WRITTEN REQUEST
Copy all of the data below word for word, keeping every line in its original order.

TASK MATERIAL

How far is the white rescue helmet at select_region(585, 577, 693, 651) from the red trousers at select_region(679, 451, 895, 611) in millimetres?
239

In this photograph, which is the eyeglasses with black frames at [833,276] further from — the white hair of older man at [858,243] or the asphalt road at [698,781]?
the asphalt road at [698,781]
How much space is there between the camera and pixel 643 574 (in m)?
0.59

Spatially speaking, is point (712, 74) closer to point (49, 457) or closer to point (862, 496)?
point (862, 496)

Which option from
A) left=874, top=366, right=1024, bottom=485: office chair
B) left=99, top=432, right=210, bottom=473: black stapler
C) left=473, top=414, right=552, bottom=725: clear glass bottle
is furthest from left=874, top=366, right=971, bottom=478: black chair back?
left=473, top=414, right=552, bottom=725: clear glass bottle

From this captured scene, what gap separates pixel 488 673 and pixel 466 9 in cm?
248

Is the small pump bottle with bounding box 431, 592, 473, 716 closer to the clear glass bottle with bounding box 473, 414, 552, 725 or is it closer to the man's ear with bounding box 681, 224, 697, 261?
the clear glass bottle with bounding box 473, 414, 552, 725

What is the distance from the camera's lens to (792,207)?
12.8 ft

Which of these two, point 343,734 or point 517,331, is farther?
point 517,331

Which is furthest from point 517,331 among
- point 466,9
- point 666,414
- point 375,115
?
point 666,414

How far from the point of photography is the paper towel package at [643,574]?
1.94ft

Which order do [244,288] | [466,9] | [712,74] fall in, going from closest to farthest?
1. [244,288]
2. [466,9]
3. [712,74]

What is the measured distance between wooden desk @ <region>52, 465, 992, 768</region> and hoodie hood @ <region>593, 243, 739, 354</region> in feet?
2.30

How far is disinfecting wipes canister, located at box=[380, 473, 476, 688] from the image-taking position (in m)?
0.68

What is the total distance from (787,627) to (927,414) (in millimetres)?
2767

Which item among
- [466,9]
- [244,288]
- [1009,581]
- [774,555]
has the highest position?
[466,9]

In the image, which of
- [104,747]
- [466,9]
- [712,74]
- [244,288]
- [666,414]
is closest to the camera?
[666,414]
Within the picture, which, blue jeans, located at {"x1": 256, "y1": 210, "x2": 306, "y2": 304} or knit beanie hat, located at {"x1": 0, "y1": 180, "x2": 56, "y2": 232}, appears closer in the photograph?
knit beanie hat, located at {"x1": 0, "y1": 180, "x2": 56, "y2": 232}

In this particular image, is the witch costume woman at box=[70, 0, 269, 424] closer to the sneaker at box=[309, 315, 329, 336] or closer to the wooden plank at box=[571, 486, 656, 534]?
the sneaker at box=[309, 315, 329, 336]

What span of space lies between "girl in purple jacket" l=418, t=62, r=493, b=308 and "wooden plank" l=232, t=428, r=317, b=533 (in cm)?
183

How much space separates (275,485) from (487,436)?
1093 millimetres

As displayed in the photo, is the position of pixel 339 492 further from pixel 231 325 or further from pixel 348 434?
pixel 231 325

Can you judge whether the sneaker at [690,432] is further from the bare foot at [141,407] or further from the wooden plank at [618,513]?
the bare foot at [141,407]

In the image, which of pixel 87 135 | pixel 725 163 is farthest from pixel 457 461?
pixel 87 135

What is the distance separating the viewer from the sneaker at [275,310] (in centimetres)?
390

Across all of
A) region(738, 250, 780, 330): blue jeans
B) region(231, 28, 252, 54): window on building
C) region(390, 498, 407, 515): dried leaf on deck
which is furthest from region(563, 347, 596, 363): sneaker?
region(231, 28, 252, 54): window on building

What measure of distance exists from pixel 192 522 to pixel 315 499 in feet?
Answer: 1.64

ANSWER BELOW
How far is the white rescue helmet at select_region(585, 577, 693, 651) from the red trousers at select_region(679, 451, 895, 611) in millimetres?
239

In this photograph, which is the eyeglasses with black frames at [833,276] further from — the white hair of older man at [858,243] or the asphalt road at [698,781]?
the asphalt road at [698,781]
How much space is there between the camera and pixel 643 574 (in m)?
0.59

Spatially speaking, is point (712, 74) closer to point (49, 457) or closer to point (862, 496)?
point (862, 496)

Which option from
A) left=874, top=366, right=1024, bottom=485: office chair
B) left=99, top=432, right=210, bottom=473: black stapler
C) left=473, top=414, right=552, bottom=725: clear glass bottle
is furthest from left=874, top=366, right=971, bottom=478: black chair back?
left=473, top=414, right=552, bottom=725: clear glass bottle

From this captured scene, what gap separates pixel 488 673 and pixel 466 9 in cm?
248

Is the small pump bottle with bounding box 431, 592, 473, 716 closer to the clear glass bottle with bounding box 473, 414, 552, 725 or is it closer to the man's ear with bounding box 681, 224, 697, 261?
the clear glass bottle with bounding box 473, 414, 552, 725

What is the distance from the camera's lens to (792,207)?
12.8 ft

Which of these two, point 343,734 or point 517,331, is farther?
point 517,331

Which is furthest from point 517,331 among
- point 466,9
- point 666,414
- point 375,115
?
point 666,414

How far from the point of photography is the paper towel package at [643,574]?
1.94ft

Which order do [244,288] | [466,9] | [712,74] fall in, going from closest to farthest?
1. [244,288]
2. [466,9]
3. [712,74]

What is the measured distance between wooden desk @ <region>52, 465, 992, 768</region> and hoodie hood @ <region>593, 243, 739, 354</region> in feet?
2.30

How far is disinfecting wipes canister, located at box=[380, 473, 476, 688] from the image-taking position (in m)?
0.68

What is the total distance from (787,627) to (927,414) (in millimetres)?
2767

Which item among
- [466,9]
- [244,288]
- [1009,581]
- [774,555]
has the highest position?
[466,9]

In the image, which of
- [104,747]
- [466,9]
- [712,74]
- [244,288]
- [666,414]
is closest to the camera?
[666,414]
Within the picture, which, blue jeans, located at {"x1": 256, "y1": 210, "x2": 306, "y2": 304} or knit beanie hat, located at {"x1": 0, "y1": 180, "x2": 56, "y2": 232}, appears closer in the photograph?
knit beanie hat, located at {"x1": 0, "y1": 180, "x2": 56, "y2": 232}

In this particular image, is the witch costume woman at box=[70, 0, 269, 424] closer to the sneaker at box=[309, 315, 329, 336] or closer to the wooden plank at box=[571, 486, 656, 534]?
the sneaker at box=[309, 315, 329, 336]

What span of space lies between "girl in purple jacket" l=418, t=62, r=493, b=308 and "wooden plank" l=232, t=428, r=317, b=533 (in cm)?
183

How much space separates (275,485) from (487,436)?
1093 millimetres

As displayed in the photo, is the position of pixel 339 492 further from pixel 231 325 or further from pixel 348 434?
pixel 231 325

Can you judge whether the sneaker at [690,432] is further from the bare foot at [141,407] or further from the wooden plank at [618,513]?
the bare foot at [141,407]

In the image, which of pixel 87 135 | pixel 725 163 is farthest from pixel 457 461?
pixel 87 135

What is the distance separating the viewer from the sneaker at [275,310] (in centimetres)?
390

Across all of
A) region(738, 250, 780, 330): blue jeans
B) region(231, 28, 252, 54): window on building
C) region(390, 498, 407, 515): dried leaf on deck
which is furthest from region(563, 347, 596, 363): sneaker?
region(231, 28, 252, 54): window on building

What measure of distance exists from pixel 192 522 to pixel 315 499 in feet?
Answer: 1.64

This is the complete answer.